- Location: Basilicata and Calabria, Italy
- Nearest city: Morano Calabro
- Coordinates: 39°55′36″N 16°06′41″E﻿ / ﻿39.92667°N 16.11139°E
- Area: 1,925.65 km^{2} (743.50 sq mi)
- Established: 1993
- Governing body: Ministero dell'Ambiente

= Pollino National Park =

National park in Italy

Pollino National Park (Italian: Parco Nazionale del Pollino) is an Italian national park in the southern Italian Peninsula, in the provinces of Cosenza, Matera and Potenza. Its named from the homonymous mountain massif Pollino.
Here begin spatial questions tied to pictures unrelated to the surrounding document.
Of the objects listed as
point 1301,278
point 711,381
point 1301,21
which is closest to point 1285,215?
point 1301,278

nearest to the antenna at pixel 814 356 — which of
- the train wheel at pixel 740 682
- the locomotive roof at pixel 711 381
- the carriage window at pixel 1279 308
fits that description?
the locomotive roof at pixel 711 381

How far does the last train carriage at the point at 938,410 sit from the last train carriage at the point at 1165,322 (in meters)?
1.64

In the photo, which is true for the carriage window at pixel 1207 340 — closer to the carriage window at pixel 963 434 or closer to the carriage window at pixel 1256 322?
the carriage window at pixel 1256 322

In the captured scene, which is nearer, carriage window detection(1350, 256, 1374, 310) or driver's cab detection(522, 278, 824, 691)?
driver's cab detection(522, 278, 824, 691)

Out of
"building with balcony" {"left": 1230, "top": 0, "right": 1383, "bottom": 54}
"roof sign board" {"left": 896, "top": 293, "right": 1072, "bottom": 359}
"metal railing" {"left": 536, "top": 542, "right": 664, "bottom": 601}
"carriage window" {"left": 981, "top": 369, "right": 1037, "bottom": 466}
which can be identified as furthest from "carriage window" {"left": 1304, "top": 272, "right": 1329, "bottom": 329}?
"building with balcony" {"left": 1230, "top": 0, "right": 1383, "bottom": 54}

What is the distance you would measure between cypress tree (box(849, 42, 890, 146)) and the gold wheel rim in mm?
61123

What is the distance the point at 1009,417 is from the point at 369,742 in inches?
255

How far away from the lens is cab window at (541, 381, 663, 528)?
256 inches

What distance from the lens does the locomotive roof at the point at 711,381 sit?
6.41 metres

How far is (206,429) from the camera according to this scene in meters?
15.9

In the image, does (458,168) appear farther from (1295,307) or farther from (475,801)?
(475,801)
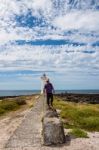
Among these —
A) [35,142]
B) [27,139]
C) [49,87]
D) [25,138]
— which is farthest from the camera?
[49,87]

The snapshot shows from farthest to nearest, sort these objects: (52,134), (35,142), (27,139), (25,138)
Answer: (25,138)
(27,139)
(35,142)
(52,134)

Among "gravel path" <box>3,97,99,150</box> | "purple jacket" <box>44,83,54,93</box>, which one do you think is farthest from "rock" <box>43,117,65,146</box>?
"purple jacket" <box>44,83,54,93</box>

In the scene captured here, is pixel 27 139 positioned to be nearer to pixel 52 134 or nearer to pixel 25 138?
pixel 25 138

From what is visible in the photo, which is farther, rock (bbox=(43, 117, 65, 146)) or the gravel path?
rock (bbox=(43, 117, 65, 146))

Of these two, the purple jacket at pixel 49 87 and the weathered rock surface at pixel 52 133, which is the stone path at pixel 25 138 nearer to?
the weathered rock surface at pixel 52 133

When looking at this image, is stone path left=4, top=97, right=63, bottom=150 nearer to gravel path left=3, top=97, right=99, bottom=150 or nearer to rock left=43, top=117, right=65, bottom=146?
gravel path left=3, top=97, right=99, bottom=150

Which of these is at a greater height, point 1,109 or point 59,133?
point 59,133

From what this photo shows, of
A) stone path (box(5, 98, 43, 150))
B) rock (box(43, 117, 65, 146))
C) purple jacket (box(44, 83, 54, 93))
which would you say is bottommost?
stone path (box(5, 98, 43, 150))

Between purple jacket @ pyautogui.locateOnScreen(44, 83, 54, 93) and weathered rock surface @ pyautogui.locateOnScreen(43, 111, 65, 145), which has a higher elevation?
purple jacket @ pyautogui.locateOnScreen(44, 83, 54, 93)

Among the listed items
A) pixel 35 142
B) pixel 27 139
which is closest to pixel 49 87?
pixel 27 139

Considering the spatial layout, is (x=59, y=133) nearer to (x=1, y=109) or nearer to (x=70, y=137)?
(x=70, y=137)

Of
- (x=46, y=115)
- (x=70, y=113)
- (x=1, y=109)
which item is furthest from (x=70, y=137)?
(x=1, y=109)

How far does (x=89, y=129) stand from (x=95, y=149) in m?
7.08

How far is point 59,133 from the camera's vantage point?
14.4m
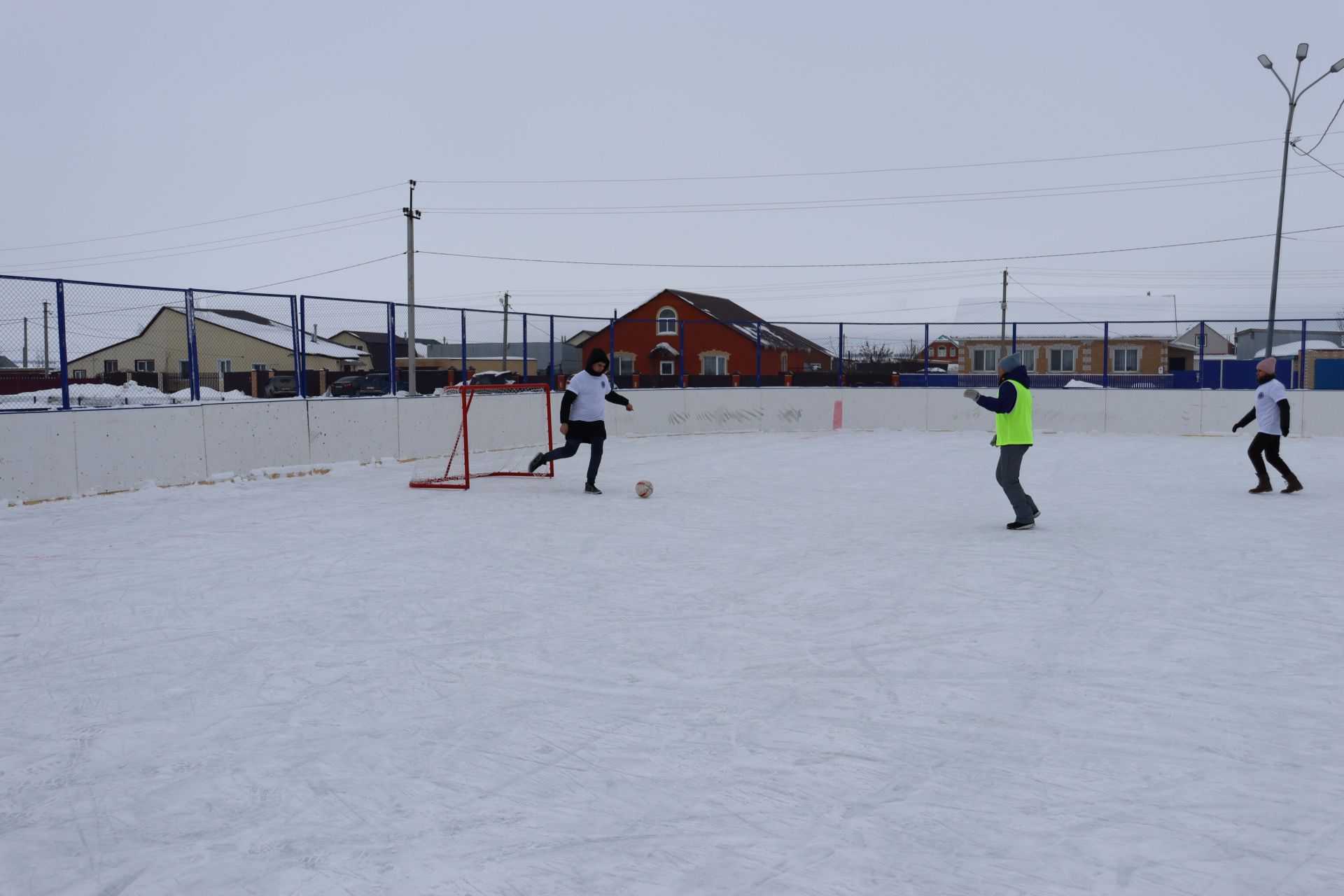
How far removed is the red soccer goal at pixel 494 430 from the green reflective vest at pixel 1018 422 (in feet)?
22.4

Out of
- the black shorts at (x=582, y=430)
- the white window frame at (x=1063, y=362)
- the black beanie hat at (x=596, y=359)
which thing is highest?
the white window frame at (x=1063, y=362)

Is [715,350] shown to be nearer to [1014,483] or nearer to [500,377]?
[500,377]

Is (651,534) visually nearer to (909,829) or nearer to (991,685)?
(991,685)

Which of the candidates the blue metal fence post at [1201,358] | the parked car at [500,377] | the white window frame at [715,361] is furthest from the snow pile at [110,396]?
the white window frame at [715,361]

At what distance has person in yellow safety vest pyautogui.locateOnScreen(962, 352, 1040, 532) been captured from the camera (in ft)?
29.8

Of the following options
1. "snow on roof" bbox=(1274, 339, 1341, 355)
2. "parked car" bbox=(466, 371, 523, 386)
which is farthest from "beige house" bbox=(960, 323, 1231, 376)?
"parked car" bbox=(466, 371, 523, 386)

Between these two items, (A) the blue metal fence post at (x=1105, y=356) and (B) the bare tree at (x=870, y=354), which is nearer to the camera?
(A) the blue metal fence post at (x=1105, y=356)

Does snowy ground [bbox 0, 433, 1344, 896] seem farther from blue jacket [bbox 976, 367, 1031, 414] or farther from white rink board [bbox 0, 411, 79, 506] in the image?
→ white rink board [bbox 0, 411, 79, 506]

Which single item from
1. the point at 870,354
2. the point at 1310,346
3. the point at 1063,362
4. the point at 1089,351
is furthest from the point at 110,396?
the point at 1310,346

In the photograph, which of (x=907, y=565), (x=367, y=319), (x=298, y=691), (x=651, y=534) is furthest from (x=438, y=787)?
(x=367, y=319)

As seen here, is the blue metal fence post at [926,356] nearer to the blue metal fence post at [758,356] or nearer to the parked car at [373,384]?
the blue metal fence post at [758,356]

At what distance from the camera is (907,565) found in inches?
301

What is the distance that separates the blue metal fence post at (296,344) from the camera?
1491 cm

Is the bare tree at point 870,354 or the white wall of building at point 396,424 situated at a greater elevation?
the bare tree at point 870,354
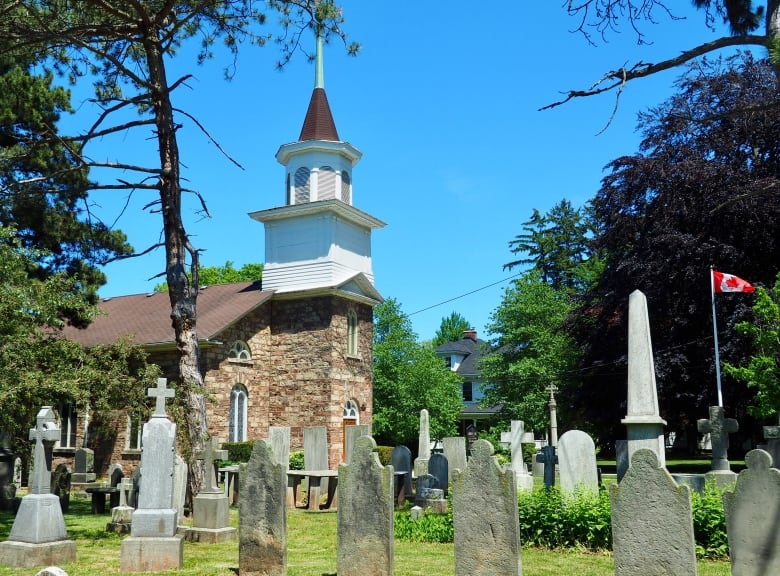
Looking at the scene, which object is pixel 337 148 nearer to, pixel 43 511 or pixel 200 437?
pixel 200 437

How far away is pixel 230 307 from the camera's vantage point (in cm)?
2747

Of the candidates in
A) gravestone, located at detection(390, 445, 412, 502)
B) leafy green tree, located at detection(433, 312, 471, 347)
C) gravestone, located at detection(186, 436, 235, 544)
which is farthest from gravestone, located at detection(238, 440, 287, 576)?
leafy green tree, located at detection(433, 312, 471, 347)

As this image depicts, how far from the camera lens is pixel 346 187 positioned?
100ft

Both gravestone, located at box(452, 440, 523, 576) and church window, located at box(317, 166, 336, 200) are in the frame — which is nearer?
gravestone, located at box(452, 440, 523, 576)

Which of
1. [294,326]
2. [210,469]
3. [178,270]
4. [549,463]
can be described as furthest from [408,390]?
[210,469]

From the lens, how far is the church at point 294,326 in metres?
26.4

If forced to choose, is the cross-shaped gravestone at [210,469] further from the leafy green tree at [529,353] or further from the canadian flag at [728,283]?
the leafy green tree at [529,353]

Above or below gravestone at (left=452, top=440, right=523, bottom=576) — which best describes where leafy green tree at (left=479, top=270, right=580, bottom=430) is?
above

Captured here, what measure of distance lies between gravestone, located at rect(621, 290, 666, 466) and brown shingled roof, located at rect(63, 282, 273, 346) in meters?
17.1

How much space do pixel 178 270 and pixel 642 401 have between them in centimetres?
877

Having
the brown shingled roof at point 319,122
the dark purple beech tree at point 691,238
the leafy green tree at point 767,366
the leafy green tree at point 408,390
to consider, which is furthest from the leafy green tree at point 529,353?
the leafy green tree at point 767,366

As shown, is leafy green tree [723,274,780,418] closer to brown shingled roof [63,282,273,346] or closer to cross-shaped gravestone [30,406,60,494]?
cross-shaped gravestone [30,406,60,494]

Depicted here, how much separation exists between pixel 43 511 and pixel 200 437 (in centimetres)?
486

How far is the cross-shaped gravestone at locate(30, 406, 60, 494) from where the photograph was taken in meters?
9.38
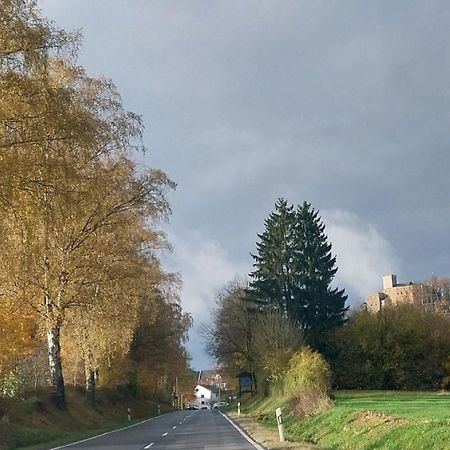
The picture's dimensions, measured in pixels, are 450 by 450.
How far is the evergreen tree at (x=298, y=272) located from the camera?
66312 millimetres

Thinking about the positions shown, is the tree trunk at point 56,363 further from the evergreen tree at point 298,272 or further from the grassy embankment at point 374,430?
the evergreen tree at point 298,272

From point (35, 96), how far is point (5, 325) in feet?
44.3

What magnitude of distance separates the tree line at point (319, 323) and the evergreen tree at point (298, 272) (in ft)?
0.30

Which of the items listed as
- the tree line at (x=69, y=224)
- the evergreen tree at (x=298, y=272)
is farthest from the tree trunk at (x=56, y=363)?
the evergreen tree at (x=298, y=272)

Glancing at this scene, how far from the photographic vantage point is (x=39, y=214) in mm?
15078

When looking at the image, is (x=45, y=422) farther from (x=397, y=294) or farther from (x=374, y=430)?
(x=397, y=294)

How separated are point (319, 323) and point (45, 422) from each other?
39284mm

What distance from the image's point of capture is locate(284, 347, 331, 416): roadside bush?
30594mm

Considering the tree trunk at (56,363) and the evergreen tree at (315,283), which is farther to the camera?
the evergreen tree at (315,283)

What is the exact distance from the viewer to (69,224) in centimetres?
2064

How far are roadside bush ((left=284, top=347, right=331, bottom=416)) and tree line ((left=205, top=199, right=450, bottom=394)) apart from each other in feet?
55.6

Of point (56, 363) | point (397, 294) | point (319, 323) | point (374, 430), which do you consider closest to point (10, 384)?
point (56, 363)

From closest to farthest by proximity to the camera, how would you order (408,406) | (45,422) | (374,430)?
(374,430), (408,406), (45,422)

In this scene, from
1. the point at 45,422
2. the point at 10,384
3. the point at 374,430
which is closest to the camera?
the point at 374,430
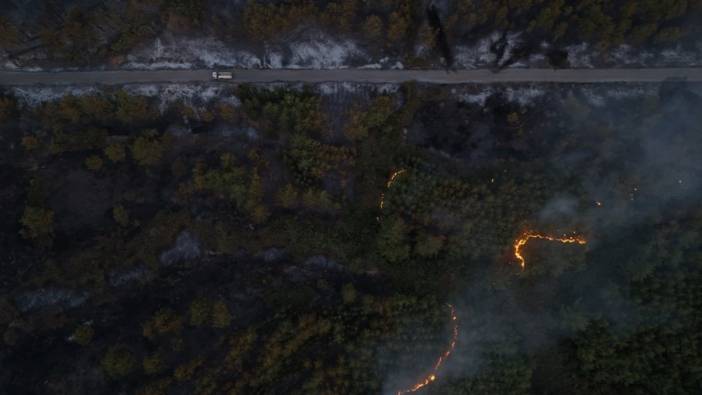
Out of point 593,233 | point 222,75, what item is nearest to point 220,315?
point 222,75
The park is home of the oldest European tree, a Heldreich's pine estimated 1,230 years old and the symbol of the park is the rare Bosnian pine tree. Since November 2015, with the inclusion in the global list of geoparks by UNESCO, the Pollino Park is considered a World Heritage Site. Encompassing a total of 88,650 ha in the Lucanian side (Muro lucano) and 103,915 in the Calabrian one is the largest park in the country covering 1,925.65 square kilometers and among the 50 largest in the world. The common beech is the park's most prevalent tree and the park is also home to a variety of important medicinal herbs.

Towns with interesting sights include Rotonda, Castrovillari, Morano Calabro (convent of Colloreto), Laino Borgo, Laino Castello, Mormanno, Scalea, Papasidero, Civita, Cerchiara (church of Madonna delle Armi). Albanian-speaking communities are present in communes such as San Paolo Albanese, San Costantino Albanese and others. In the Valle del Mercure have been discovered remains of pre-historic species such as Elephas antiquus and Hippopotamus major.

Rivers and streams include the Lao, Sinni, Coscile, Garga, and Raganello.

Wildlife include golden eagle, Italian wolf, roe deer, wild boar, red fox, European otter, Calabrian black squirrel, forest dormouse (Dryomys nitedula), black woodpecker, chough, peregrine falcon, red kite, lanner falcon, Egyptian vulture and red deer (were introduced in the 2000s).